Partisan Review’s contributors and editors also helped create the rowdy myth of literary New York — a gin-soaked milieu in which writers sparred nightly in a haze of cigarette smoke. They harbored long-running feuds with their ideological enemies, and they knew how to give a party.

There was a whiff of that bygone era, perhaps, at a Drift writer’s Park Slope apartment recently. The guests, several of whom described the gathering for this article, played tableau vivant, an old-timey version of charades, in which participants enact famous paintings. One round featured a re-creation of Emanuel Leutze’s “Washington Crossing the Delaware,” with one guest holding a liquor bottle to suggest a telescope. Then came a debate, complete with jurors, to determine the superior author: Edith Wharton or Henry James.

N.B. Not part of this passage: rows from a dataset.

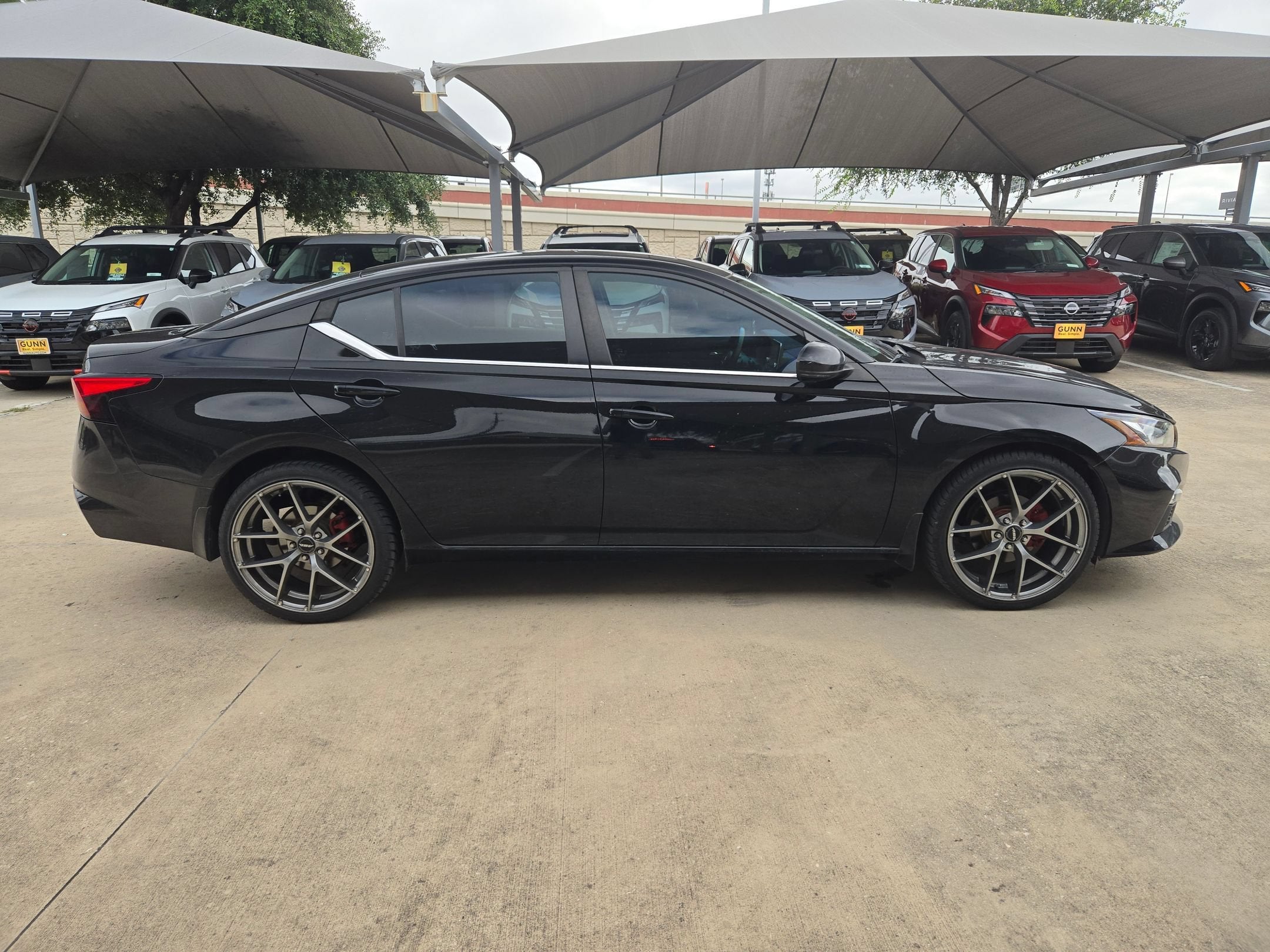 2020 Nissan Altima 2.5 SR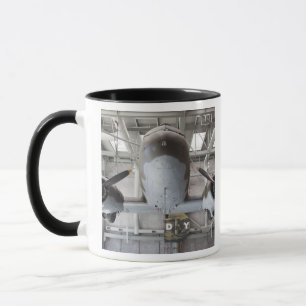 Transportflugzeug C-47 Dakota aus dem Zweiten Welt Tasse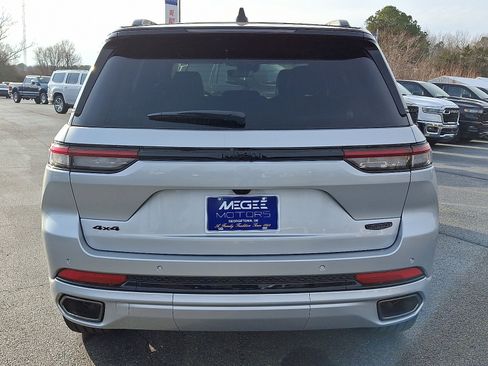 New 2025 Jeep Grand Cherokee Summit image 5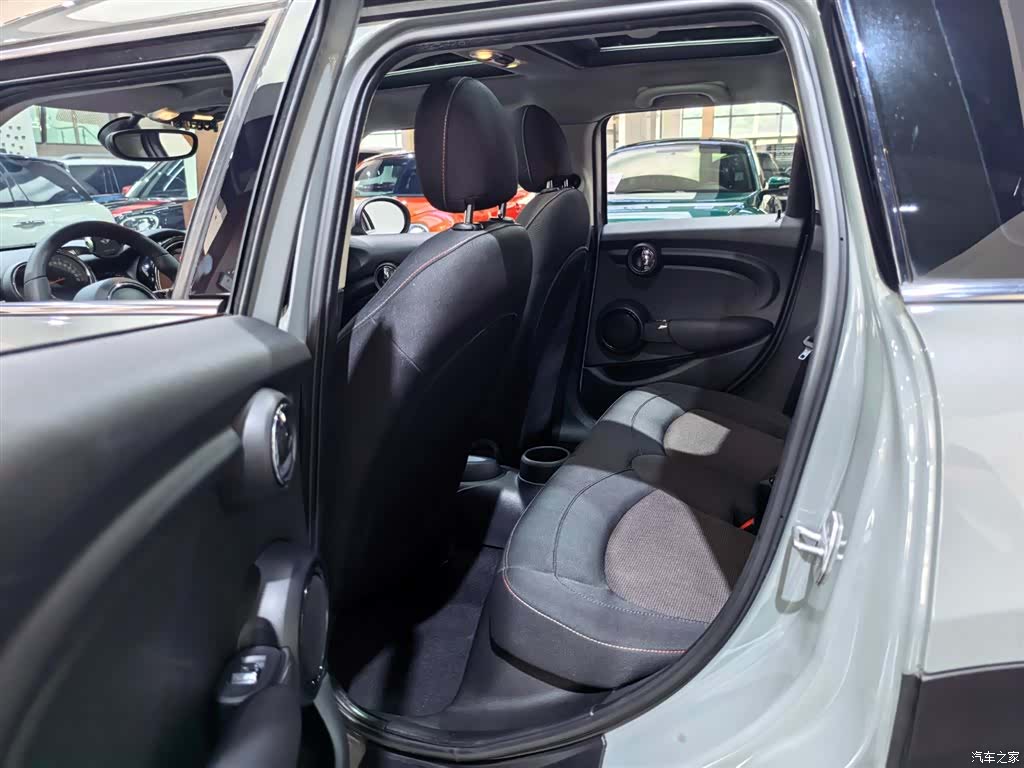 Mini ONE, 2021 14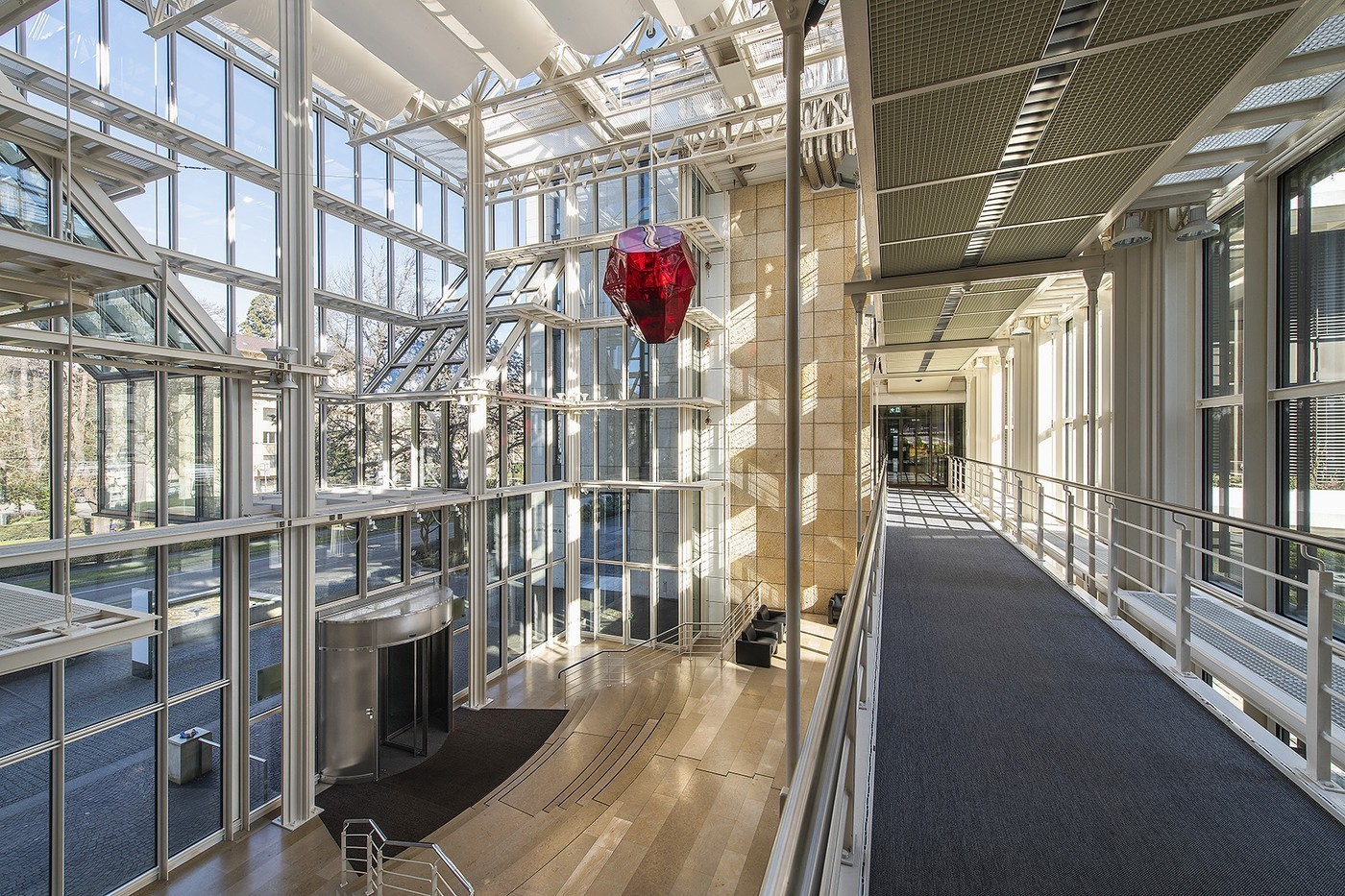 793m² office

Team Wharton won by a hair.

Ms. Barrow and Ms. Panovka grew up in New York and attended private schools in Manhattan — Dwight for Ms. Barrow, Dalton for Ms. Panovka. At Harvard, Ms. Barrow studied English and ran The Harvard Advocate. Ms. Panovka, an English and philosophy major, edited another student publication, The Harvard Book Review. It wasn’t until they graduated in 2016 that they realized they had enough in common to stake a claim to the little lefty magazine throne.